D.) Listen to someone reading a “poe-em”
So no, education degrees are clearly do not measure a person’s ability to teach. All four of these things happened to me when I pursued a master’s degree in education. In fact, I agree with Katherine Merseth graduate dean of education at Harvard, who says that all graduate education programs, save 100, should be shut down. It’s a waste of time and a way for universities to make a cheap deal with school districts to make money. It’s a win-win situation. School districts look better because their teachers appear more highly qualified with these fancy MEd degrees. Universities make a quick buck off the taxpayers’ who help subsidized these degrees with the urging of school district. Teachers get a pay raise because that’s the only way you can get a higher salary short of a time machine.
Master’s degree do not reflect accountability. Student performance does. Simple as that. In any other career whether it’s a doctor or a CEO, results and numbers matter. But just like a doctor or a CEO, you can’t really learn anything until you actually do it. A doctor becomes better at surgery when he/she spends more time in the operating room.

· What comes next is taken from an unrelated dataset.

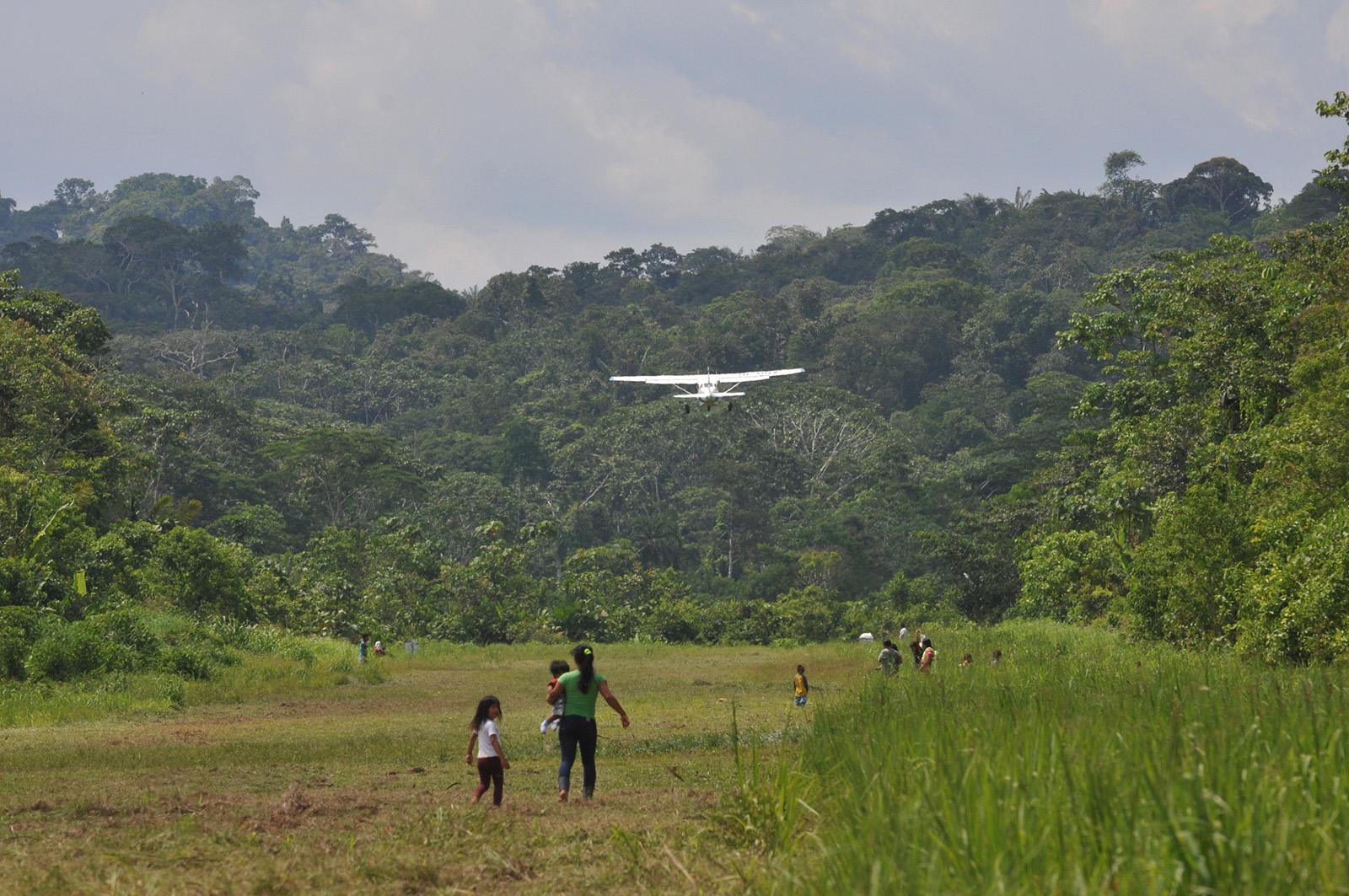 foto van mensen op een weide in Ecuador en een zweefvliegtuigje erboven zwevend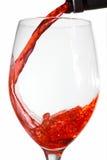 Vinho vermelho que derrama no vidro de vinho de um bottl do vinho Imagem de Stock Royalty Free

A teacher will become better when he/she spends more time in the classroom and working with other teachers. Yet, a doctor’s training is hard and demanding, but a teacher’s is anything but. There is no link between advanced courses and higher student achievement. None. Don’t even try to argue it.
Which brings me to Margaret Crocco, who just spent the entire post disliking Teach for America. Fair enough. But she just avoids the question, because she knows that Teach for America demands results, not degrees. Yes, it would be worthwhile revamping bachelor programs in education, so we can agree there. By the way, hasn’t anyone told her that corps members must have a master’s degree while they are teaching? It takes more than a smart talker to be a teacher–I agree with that. But it also takes more than a worthless master’s degree, too. It’s like trash on top of trash right now. It takes strong leaders, which TFA attracts. Unfortunately, teachers’ colleges and low salaries do not attract leaders, but it does attract a lot of C+ students. So, let’s try for tougher teacher education program and not beat up a highly successful teacher leadership program.
P.S. By the way, I have met and talked to many educators with PhDs who are totally illiterate and have no idea what they are doing. There are too many of these people.